__Short problem 1__
Copy out the stretch from "While many of" through "1969 and 1970." in the passage on Brannon's prints, keeping every word and mark unchanged.
__Short problem 2__
Answer these questions using the passage on Brannon's prints:
(a) What does the vintage Howard Johnson's menu on Nixon's desk allude to?
(b) Which two items does Brannon add to the helicopter cockpits?
(c) What letter emerges from a typewriter in one of the prints?

__Passage shown__
————————
While many of the details in the prints are directly inspired by historical accounts (a 1967 letter from Ho Chi Minh to LBJ emerging from the former’s typewriter, for instance, or images of fighter jets and bombers strewn across a White House dining table), others represent creative additions introduced by the artist. Among the latter is a vintage Howard Johnson’s menu that appears in a depiction of Richard Nixon’s Oval Office desk, and that alludes to Operation Menu, a covert U.S. bombing campaign conducted between 1969 and 1970.
Such forms arise from Brannon’s willingness to confront the messy business of narrating history and to incorporate his own aesthetic judgment in the composition of these “primal scenes” in the American psyche. For this reason, the facts that provide the foundation for each work are only part of the story; just as important are the artistic decisions, both conscious and unconscious, that give the facts their particular visual expression (and renewed impact). In two large-scale prints depicting the cockpits of American helicopters, Brannon introduces notes of pathos and vulnerability––an empty bottle of Pepsi, a letter addressed to “Mom”–in spaces otherwise indicative of the technological force with which the U.S. unsuccessfully tried to overwhelm the North Vietnamese and National Liberation Front. As images of presidents’ private quarters allow viewers to assume the physical and emotional points of view of men who exerted broad influence over the war, here they are prompted to inhabit the perspectives of those who actually faced the prospect of bodily harm. While the leaders at the top, propelled by neuroses and power complexes, call the shots, it is young men in the primes of their lives who step onto the battlefield, their cockpits becoming sites haunted by libidinous drive and the perverse attractions of early death.
————————
__Dataset excerpt__
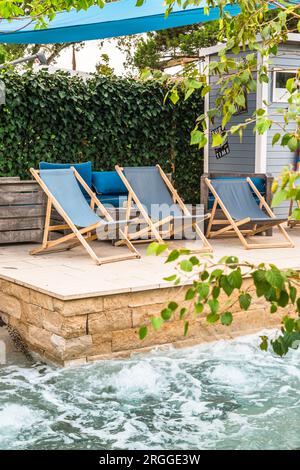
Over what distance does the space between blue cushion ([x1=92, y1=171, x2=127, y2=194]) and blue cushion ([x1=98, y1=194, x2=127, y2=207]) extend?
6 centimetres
————————
__Exercise solution 1__
While many of the details in the prints are directly inspired by historical accounts (a 1967 letter from Ho Chi Minh to LBJ emerging from the former’s typewriter, for instance, or images of fighter jets and bombers strewn across a White House dining table), others represent creative additions introduced by the artist. Among the latter is a vintage Howard Johnson’s menu that appears in a depiction of Richard Nixon’s Oval Office desk, and that alludes to Operation Menu, a covert U.S. bombing campaign conducted between 1969 and 1970.

__Exercise solution 2__
(a) Operation Menu, a covert U.S. bombing campaign conducted between 1969 and 1970.
(b) An empty bottle of Pepsi and a letter addressed to "Mom."
(c) A 1967 letter from Ho Chi Minh to LBJ.